For starters, life here is so much harder then I ever thought it would be, and I get frustrated with myself for having such a hard time adjusting.
Here is the thing... When you move from one developed English speaking country to another developed English speaking country... you don't think it's going to be that much different, but then BAM, all the differences from the major to the miniscule hit you in the face.... and bruise you.
Like when you're grocery shopping with two babies, and they're both screaming, and you're trying to balance a grocery basket on top of a double stroller while getting groceries for a family of 5 for the week.

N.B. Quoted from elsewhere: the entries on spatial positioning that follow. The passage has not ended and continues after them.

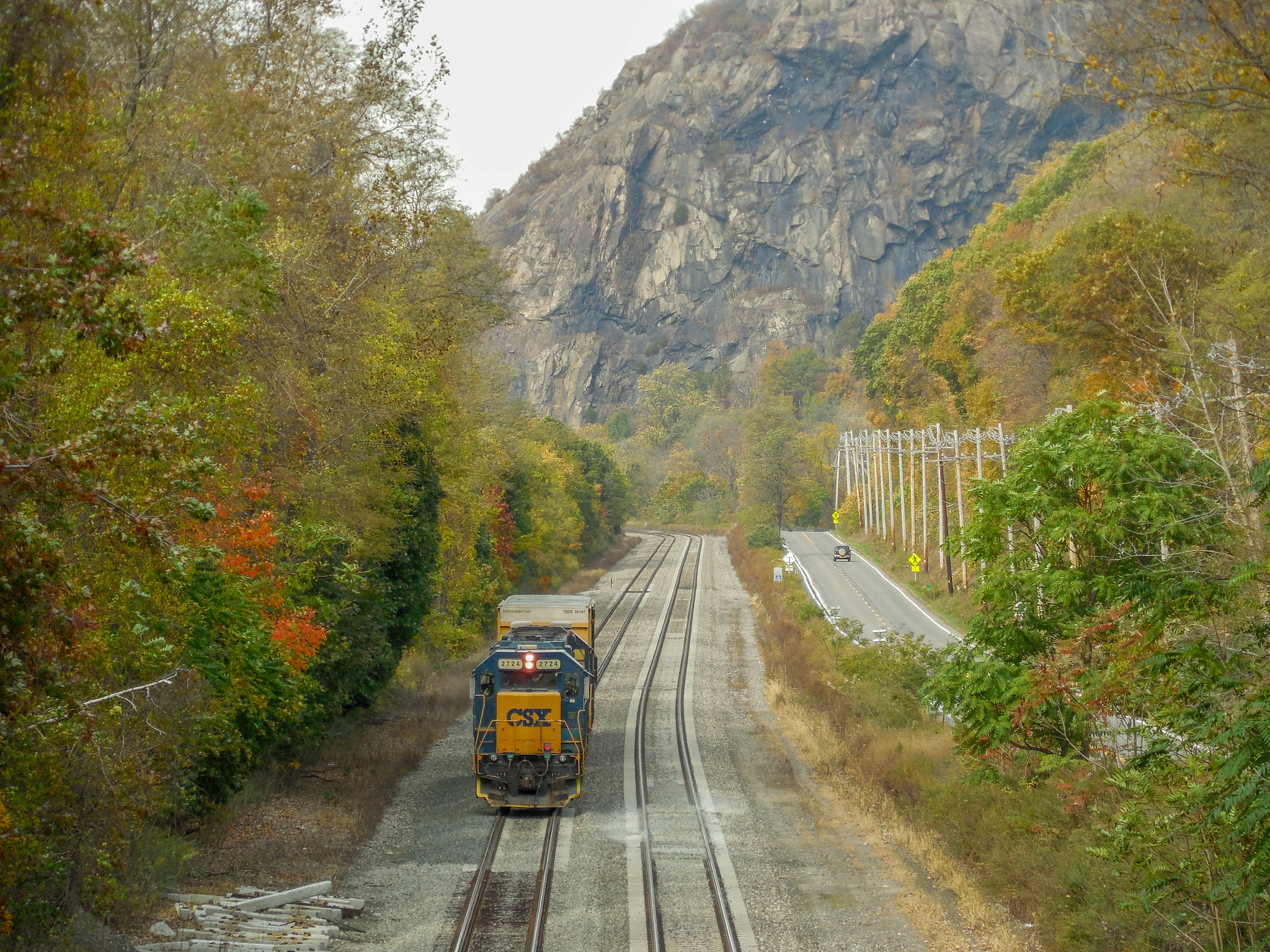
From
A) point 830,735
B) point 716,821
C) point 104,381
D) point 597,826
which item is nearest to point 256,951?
point 104,381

It takes a lot longer because they call "tomato sauce" "passata" here... because Ketchup is called "tomato sauce". No big deal... unless you spend an hour at the grocery store trying desperately to find tomato sauce, and end up in tears because your recipe calls for two 16 oz cans of tomato sauce and not only can you not find it but everything is done in grams and your phone has died because you forgot to turn on the outlet last night so your phone didnt charge and you cant look up on google how many grams 16 oz is.
Sometimes being a parent can make you look ridiculous! My double buggy doesn't fit through grocery isle...and this is my SMALL double buggy |
Pickles are called gherkins here. If you get pickle, it's a jar of a sort of chutney made with onions and carrot and who knows what else... it's delicious with cheese and crackers, but if you're expecting a dill pickle, you will be in for a surprise!
Need a ham for Easter? It's called gammon here.
I will address Grocery carts in my next post, but here, they are called "trollies"
It's kind of like a mean grocery game, but if you're in the right mood... it can be fun...but not when you're with screaming babies... I believe there was one instance when the checkout guy said "You look frazzled" and I screamed "DON'T HAVE SEX EVER!" at him.